REQUIRED TASKS:
A – Repeat word for word the part of the text excerpt starting at "With layoffs happening" and ending at "permanent lower rate.".
B – In the text excerpt, what can a business with a subscription-based model offer to help struggling people while keeping its pricing structure?

TEXT EXCERPT:
***

With layoffs happening left and right, some of your customers might have a tough time paying for your services. Being a bit more flexible with your pricing might help you retain customers you’d otherwise lose. How you change your pricing strategy is up to you, but keep in mind that you don’t necessarily need to offer discounts. It’s a common strategy, but it’s important to weigh the benefits of immediate sales with the risk that the discount will become a permanent lower rate.
There are a few different options if you don’t want to risk undermining the value of your product or services with discounts. If you’re offering a service like personal training, for example, you could consider introducing a shorter session as an option. That way you’re still charging the same amount for your time, and the session is only cheaper by virtue of being a more bite-sized version of a full workout. If you have a subscription-based model, offering payment plans or the ability to place their subscription on hold can help people that are struggling, while upholding your pricing structure.
6. Ask for more feedback
Many businesses are employing creative new strategies to serve their customers better, from online request forms to new automation options. In order to find out how you can best serve your customers, ask for their feedback as much as you can. If you can find out how their needs and values are changing, you’ll be able to pivot accordingly and offer services that they’ll actually benefit from.

***

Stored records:
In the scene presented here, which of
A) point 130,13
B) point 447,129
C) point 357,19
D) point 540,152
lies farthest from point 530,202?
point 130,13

***

RESULTS FOR EACH TASK:
A –
With layoffs happening left and right, some of your customers might have a tough time paying for your services. Being a bit more flexible with your pricing might help you retain customers you’d otherwise lose. How you change your pricing strategy is up to you, but keep in mind that you don’t necessarily need to offer discounts. It’s a common strategy, but it’s important to weigh the benefits of immediate sales with the risk that the discount will become a permanent lower rate.

B – Payment plans or the ability to place their subscription on hold.